The problem is that certain people can’t call my home phone number. When these people call, instead of ringing the phone at my house, they’re instantly given a message to the effect of “The subscriber you have called has not activated their voice mail”.

It only seems to be Bell customers who get this, and not all Bell customers. I’m guessing there’s an incorrect entry in a database somewhere, but I don’t know enough about how the connection between Bell and Rogers works to even guess.

Problems happen, of course, but the way Rogers is handling it is what’s frustrating.

First time I called, I gave them the information on the problem and they created a ticket. I didn’t hear back from them, so I assumed they’d fixed the problem, until the next time someone told me they tried to call at a time when I was at home. I called Rogers back and they said that they needed more information. Apparently they tried to call me, but there was no answer.

Note to Rogers: If the customer’s problem is that they can’t receive incoming calls, trying to contact them on their home phone number may not work.

So they had closed my ticket. When I called back they asked for some specific information on numbers that had tried to call me and times. I gave them this information and again forgot about the problem.

This morning the problem came up again, so I called Rogers and found out that they had once again closed the ticket. They needed more information. But the information they needed was the information I gave them in the previous call – they somehow failed to pass it on to the people who were trying to solve the problem.
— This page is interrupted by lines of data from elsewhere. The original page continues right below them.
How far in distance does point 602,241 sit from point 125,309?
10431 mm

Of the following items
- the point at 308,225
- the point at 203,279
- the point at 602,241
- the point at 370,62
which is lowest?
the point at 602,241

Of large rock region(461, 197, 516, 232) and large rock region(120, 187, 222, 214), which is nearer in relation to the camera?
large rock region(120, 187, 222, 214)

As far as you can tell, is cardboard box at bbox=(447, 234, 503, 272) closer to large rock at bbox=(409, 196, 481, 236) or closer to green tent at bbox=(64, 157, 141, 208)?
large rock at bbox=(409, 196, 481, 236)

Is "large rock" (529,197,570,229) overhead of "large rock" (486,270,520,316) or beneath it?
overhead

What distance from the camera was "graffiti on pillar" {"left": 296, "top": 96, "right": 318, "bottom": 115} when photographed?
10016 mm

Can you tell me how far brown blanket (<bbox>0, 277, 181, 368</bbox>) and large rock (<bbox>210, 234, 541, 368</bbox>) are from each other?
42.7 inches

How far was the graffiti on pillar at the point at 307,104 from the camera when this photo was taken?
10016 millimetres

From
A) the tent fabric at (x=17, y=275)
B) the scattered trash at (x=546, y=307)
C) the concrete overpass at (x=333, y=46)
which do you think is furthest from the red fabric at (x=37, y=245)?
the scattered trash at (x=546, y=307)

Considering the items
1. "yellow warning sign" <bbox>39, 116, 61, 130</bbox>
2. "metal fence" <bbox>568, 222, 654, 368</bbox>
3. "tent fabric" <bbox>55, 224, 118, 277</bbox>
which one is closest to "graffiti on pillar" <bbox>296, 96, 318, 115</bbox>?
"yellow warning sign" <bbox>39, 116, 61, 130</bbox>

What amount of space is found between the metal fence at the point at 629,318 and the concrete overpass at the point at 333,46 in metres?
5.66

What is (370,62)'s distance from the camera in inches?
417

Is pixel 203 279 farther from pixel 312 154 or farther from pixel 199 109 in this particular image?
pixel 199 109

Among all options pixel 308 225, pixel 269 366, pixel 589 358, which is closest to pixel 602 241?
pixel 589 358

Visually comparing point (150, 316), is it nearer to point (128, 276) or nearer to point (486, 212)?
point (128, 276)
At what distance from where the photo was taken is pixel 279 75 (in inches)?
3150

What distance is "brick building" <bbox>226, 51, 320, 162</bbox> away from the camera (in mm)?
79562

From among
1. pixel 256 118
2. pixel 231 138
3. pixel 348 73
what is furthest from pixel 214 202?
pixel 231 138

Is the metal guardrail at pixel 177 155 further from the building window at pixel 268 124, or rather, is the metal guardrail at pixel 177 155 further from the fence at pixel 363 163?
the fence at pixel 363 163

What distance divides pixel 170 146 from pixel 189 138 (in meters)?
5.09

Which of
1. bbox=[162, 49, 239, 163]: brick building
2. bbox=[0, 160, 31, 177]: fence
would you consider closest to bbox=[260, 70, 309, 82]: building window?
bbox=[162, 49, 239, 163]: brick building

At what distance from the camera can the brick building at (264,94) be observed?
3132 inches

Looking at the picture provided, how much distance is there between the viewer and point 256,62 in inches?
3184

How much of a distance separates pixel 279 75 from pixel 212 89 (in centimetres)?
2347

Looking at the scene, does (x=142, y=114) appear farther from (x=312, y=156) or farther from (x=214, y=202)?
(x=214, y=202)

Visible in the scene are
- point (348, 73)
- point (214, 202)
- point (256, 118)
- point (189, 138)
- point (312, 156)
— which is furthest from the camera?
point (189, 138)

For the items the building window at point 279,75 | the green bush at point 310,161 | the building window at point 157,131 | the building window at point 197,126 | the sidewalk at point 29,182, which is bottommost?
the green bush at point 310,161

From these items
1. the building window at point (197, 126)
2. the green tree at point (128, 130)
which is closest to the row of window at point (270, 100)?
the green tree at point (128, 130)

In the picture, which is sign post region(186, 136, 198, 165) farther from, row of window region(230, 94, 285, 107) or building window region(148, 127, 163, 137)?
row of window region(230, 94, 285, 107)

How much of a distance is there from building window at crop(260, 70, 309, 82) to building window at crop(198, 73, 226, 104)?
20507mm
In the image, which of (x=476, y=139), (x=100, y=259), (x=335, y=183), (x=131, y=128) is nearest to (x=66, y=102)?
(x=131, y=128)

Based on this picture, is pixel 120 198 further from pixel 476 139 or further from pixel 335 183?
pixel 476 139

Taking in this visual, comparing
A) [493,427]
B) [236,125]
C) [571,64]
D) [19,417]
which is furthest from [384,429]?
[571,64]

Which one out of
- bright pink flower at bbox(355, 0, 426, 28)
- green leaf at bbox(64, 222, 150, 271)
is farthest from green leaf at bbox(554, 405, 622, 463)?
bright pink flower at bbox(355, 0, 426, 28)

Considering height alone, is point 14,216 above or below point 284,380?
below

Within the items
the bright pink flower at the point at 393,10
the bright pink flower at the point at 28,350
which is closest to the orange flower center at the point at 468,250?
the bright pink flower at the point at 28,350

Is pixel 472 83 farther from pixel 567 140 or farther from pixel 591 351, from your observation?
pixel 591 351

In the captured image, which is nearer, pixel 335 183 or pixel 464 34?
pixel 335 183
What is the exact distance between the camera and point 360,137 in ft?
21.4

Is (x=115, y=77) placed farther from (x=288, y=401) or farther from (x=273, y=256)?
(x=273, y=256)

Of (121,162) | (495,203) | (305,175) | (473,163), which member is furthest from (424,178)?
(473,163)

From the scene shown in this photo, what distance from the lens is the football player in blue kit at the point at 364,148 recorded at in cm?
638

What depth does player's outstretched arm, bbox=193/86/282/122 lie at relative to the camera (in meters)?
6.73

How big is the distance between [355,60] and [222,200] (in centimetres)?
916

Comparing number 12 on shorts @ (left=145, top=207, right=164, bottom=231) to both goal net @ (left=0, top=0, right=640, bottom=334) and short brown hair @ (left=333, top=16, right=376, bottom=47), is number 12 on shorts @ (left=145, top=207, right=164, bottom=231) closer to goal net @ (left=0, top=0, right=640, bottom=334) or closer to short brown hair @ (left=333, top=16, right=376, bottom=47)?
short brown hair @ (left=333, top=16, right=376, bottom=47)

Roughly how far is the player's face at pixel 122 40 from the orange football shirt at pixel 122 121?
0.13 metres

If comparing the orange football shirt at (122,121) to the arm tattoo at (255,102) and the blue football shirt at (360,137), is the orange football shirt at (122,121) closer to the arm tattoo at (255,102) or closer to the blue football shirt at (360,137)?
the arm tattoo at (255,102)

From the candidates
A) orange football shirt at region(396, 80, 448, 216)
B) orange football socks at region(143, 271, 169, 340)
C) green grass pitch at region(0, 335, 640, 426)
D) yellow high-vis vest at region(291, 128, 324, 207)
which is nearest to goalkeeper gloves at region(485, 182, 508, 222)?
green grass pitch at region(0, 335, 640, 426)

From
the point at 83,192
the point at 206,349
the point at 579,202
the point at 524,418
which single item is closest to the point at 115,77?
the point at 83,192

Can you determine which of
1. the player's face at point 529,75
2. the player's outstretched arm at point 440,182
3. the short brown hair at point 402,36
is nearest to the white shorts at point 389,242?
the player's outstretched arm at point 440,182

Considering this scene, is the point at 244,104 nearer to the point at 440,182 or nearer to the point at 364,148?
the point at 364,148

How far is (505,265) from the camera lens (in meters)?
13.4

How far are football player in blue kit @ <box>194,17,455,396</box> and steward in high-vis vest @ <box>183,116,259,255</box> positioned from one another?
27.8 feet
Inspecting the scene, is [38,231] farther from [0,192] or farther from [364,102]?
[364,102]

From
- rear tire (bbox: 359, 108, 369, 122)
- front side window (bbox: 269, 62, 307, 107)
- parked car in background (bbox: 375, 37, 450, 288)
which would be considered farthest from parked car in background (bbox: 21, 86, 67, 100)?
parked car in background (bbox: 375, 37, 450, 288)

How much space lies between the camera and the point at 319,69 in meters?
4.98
I’ve never worked in a customer service organization, but I expected that you wouldn’t be able to “close” a ticket until the customer had verified that the problem was resolved. In software development, I get to mark a bug as “fixed” but it’s not until the testers verify that it’s fixed that the bug gets marked as “closed”. I don’t even have rights to mark a bug as “closed”. A call center should work the same way.

This time, I’ve given them 24 hours to give me a status update or I’m switching back to Bell (or Vonage or something.. I’ll cross that bridge when I get to it). The threat of losing a customer sometimes lights a fire under their collective bums; we’ll see what happens.

BTW, a shout out to Gabriel Pizza who came in person to verify my pizza order when they needed more information and got no answer calling me. This is one of the ways I found out that people can’t call me.